Ryan McDaniel’s first experience in Big Brothers Big Sisters was with an 11-year-old boy from south Dallas named Sherman.
“He was poor. His father was incarcerated. His mother was in and out of different issues relative to drugs,” McDaniel said. “He couldn’t read, and he was getting pushed through the public school system down there. On top of that, he had been shot, supposedly on accident, when he was 4 years old.”
On their first outing, McDaniel took Sherman bowling. Sherman bowled one frame and spent the rest of the day watching bigger kids play video games, oblivious to his Big Brother.

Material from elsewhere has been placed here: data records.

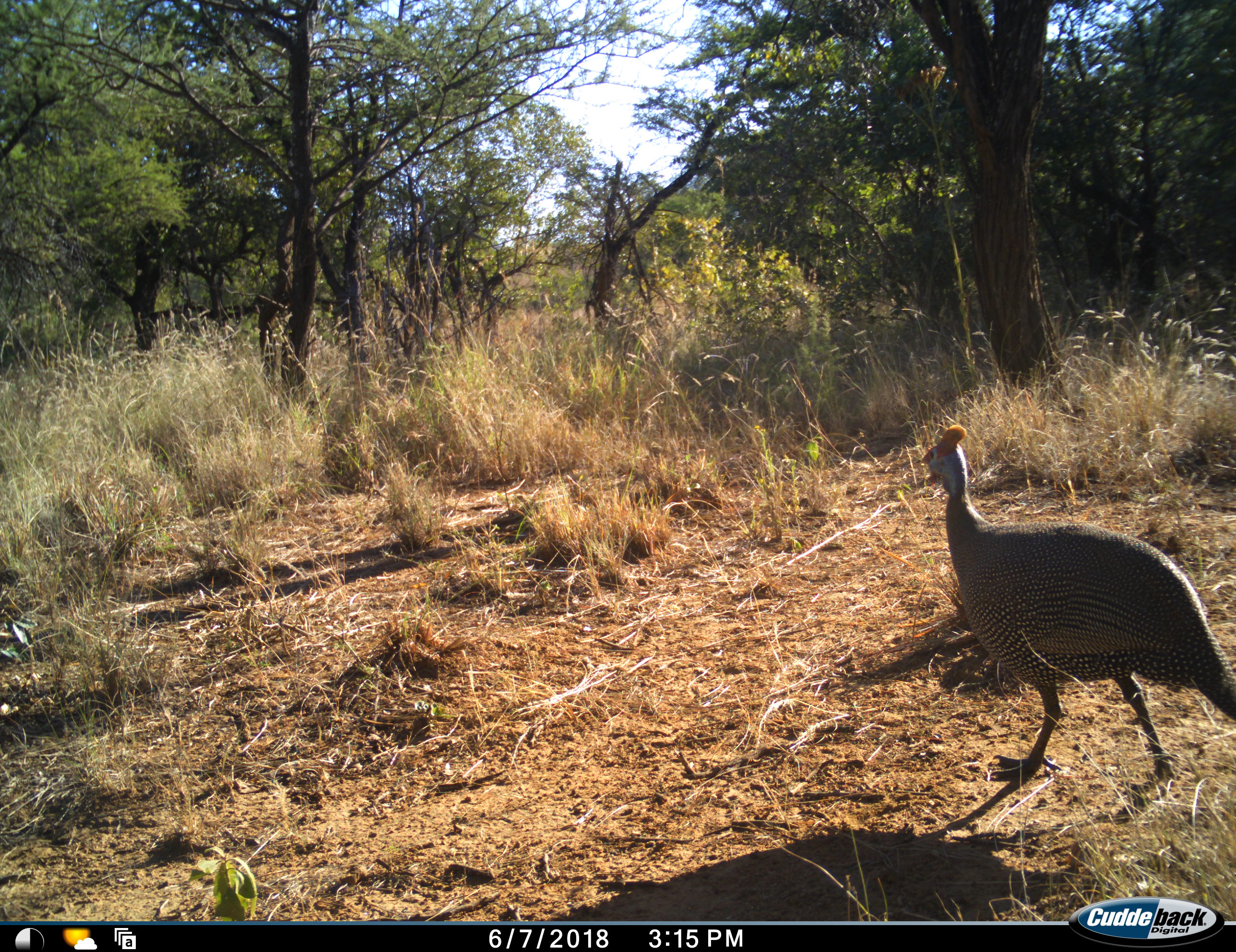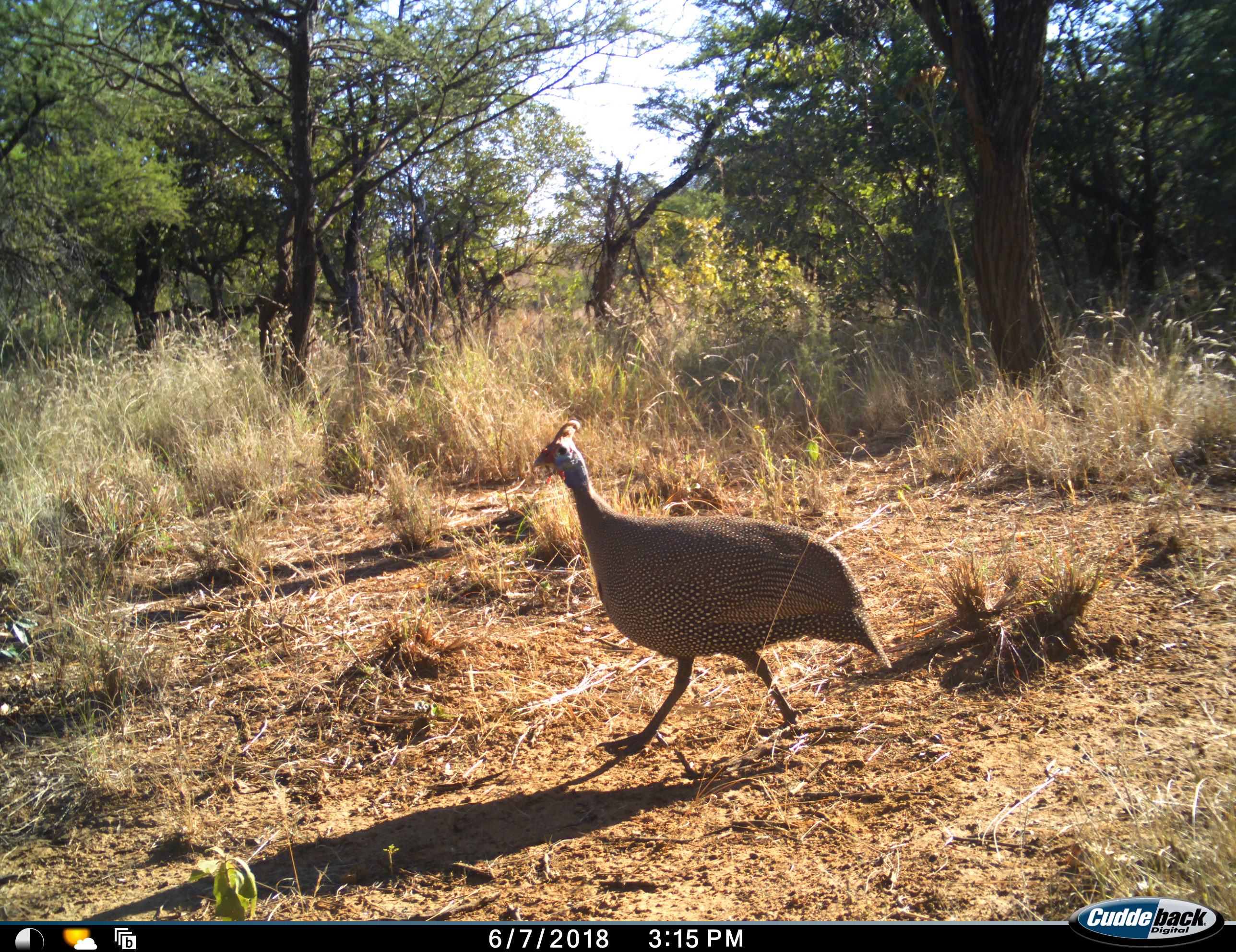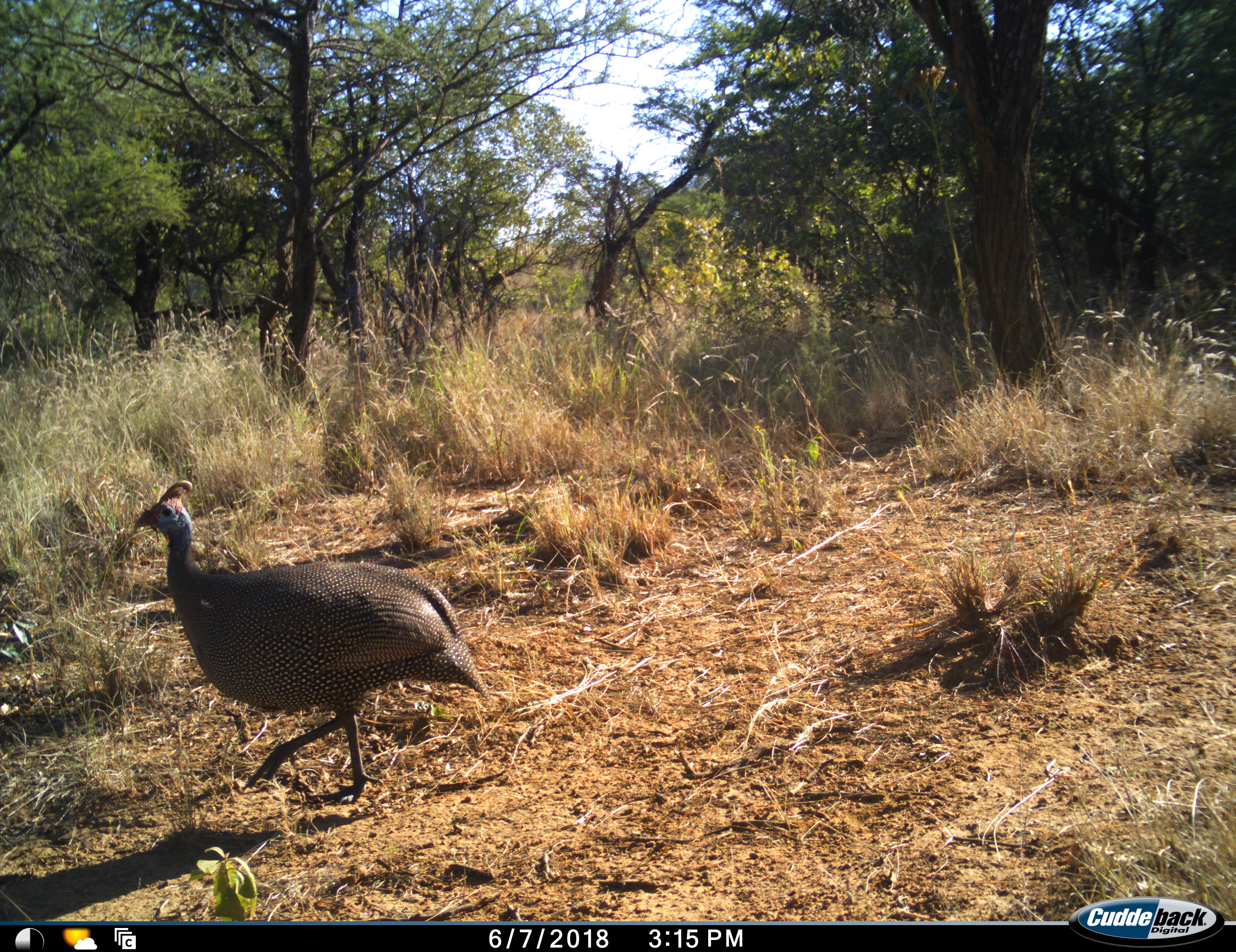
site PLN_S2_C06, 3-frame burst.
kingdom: Animalia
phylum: Chordata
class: Aves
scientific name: Aves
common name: bird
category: birdother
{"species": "birdother (bird) (Aves)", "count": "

McDaniel was irritated, then hurt, figuring he had blown his chance at mentoring this child. Then, on his drive home, McDaniel had what he called “an epiphany.”
“Sherman really had no expectation of me ever coming back or he was ever going to see me again. So why would he devote an ounce of time to getting to know me?” McDaniel said. “What difference does it make if I’m there or not? I won’t be there tomorrow.”
The experience taught McDaniel the value of two tenets related to Big Brothers Big Sisters: One, it takes patience and commitment to influence a child faced with adversity and trauma.
Two? “All of them have some defense mechanism that protects them from whatever trauma happened,” McDaniel said. “You don’t really know what the magic code is to help that facade go away. That’s kind of the point of the program. You’re not here to fix the problem.